RANKL, Ephrin-Eph and Wnt10b are key intercellular communication molecules regulating bone remodeling in autologous transplanted goldfish scales.

This study aimed to investigate the precise data of gene expression, functions, and chronological relationships amongst communication molecules involved in the bone remodeling process with an in vivo model using autologous transplanted scales of goldfish. Autotransplantation of methanol-fixed cell-free scales triggers scale resorption and regeneration, as well as helps elucidate the process of bone remodeling. We investigated osteoclastic markers, osteoblastic markers, and gene expressions of communicating molecules (RANKL, ephrinB2, EphB4, EphA4, Wnt10b) by qPCR, in situ hybridization for Wnt10b, and immunohistochemistry for EphrinB2 and EphA4 proteins to elucidate the bone remodeling process.
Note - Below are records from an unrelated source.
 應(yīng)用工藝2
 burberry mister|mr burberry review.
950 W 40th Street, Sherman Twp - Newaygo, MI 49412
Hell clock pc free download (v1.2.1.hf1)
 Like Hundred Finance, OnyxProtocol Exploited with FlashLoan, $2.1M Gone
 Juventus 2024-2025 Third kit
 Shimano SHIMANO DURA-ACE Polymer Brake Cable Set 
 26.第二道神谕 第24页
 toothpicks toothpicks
Furthermore, functional inhibition experiments for the signaling of ephrinB2/Eph, ephrin/EphA4, and Wnt10b using specific antibodies, revealed that these proteins are involved in key signaling pathways promoting normal bone remodeling. Our data suggests that the remodeling process comprises of two successive phases. In the first absorption phase, differentiation of osteoclast progenitors by RANKL is followed by the bone absorption by mature, active osteoclasts, with the simultaneous induction of osteoblast progenitors by multinucleated osteoclast-derived Wnt10b, and proliferation of osteoblast precursors by ehprinB2/EphB4 signaling. Subsequently, during the second formation phase, termination of bone resorption by synergistic cooperation occurs, with downregulation of RANKL expression in activated osteoblasts and Ephrin/EphA4-mediated mutual inhibition between neighboring multinucleated osteoclasts, along with simultaneous activation of osteoblasts via forward and reverse EphrinB2/EphB4 signaling between neighboring osteoblasts. In addition, the present study shows that autologous transplantation of methanol-fixed cell-free scale is an ideal in vivo model to study bone remodeling.
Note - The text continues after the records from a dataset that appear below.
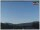 Webcam in Tecchiena, 56 km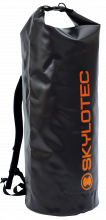Drybag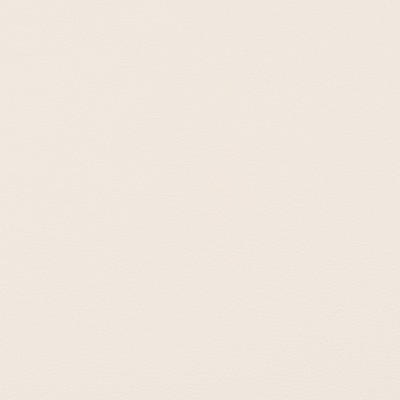 Mitchell Group Lavish Swan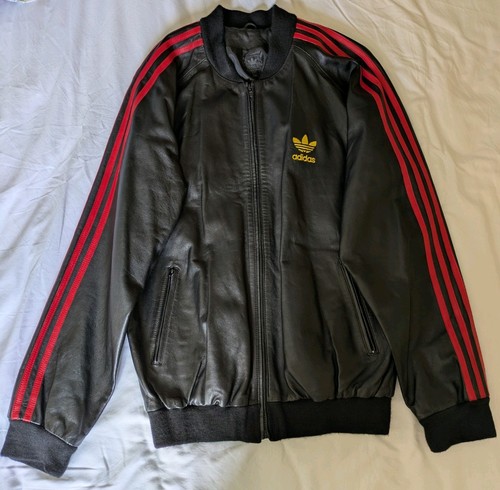 Vintage adidas originals 15 - vintage,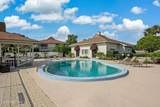 14750 Beach Boulevard - Photo 44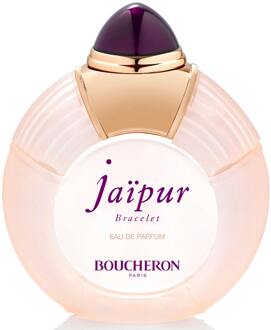 Boucheron Jaipur Bracelet eau de parfum - 100 ml - 100 ml - 000
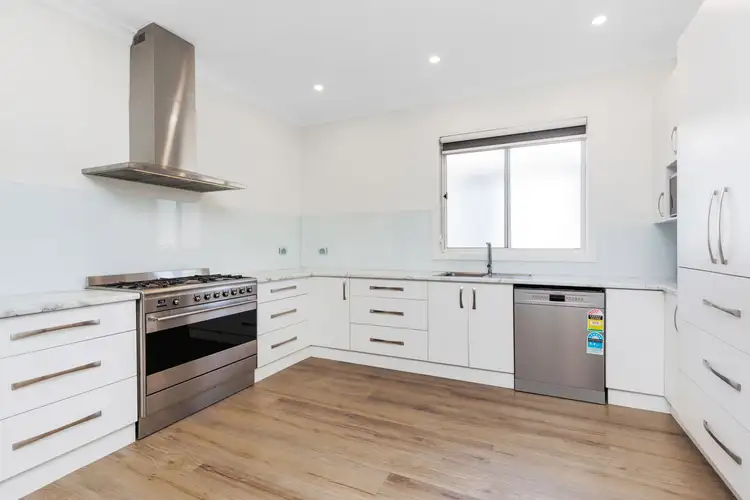 Third view of Homely house listing, 59 Urana Street, Turvey Park NSW 2650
Effects of hyperglycemia on bone metabolism and bone matrix in goldfish scales.

Increased risk of fracture associated with type 2 diabetes has been a topic of recent concern. Fracture risk is related to a decrease in bone strength, which can be affected by bone metabolism and the quality of the bone. To investigate the cause of the increased fracture rate in patients with diabetes through analyses of bone metabolism and bone matrix protein properties, we used goldfish scales as a bone model for hyperglycemia. Using the scales of seven alloxan-treated and seven vehicle-treated control goldfish, we assessed bone metabolism by analyzing the activity of marker enzymes and mRNA expression of marker genes, and we measured the change in molecular weight of scale matrix proteins with SDS-PAGE. After only a 2-week exposure to hyperglycemia, the molecular weight of α- and ß-fractions of bone matrix collagen proteins changed incrementally in the regenerating scales of hyperglycemic goldfish compared with those of euglycemic goldfish. In addition, the relative ratio of the γ-fraction significantly increased, and a δ-fraction appeared after adding glyceraldehyde-a candidate for the formation of advanced glycation end products in diabetes-to isolated type 1 collagen in vitro. The enzymatic activity and mRNA expression of osteoblast and osteoclast markers were not significantly different between hyperglycemic and euglycemic goldfish scales. These results indicate that hyperglycemia is likely to affect bone quality through glycation of matrix collagen from an early stage of hyperglycemia. Therefore, non-enzymatic glycation of collagen fibers in bone matrix may lead to the deterioration of bone quality from the onset of diabetes.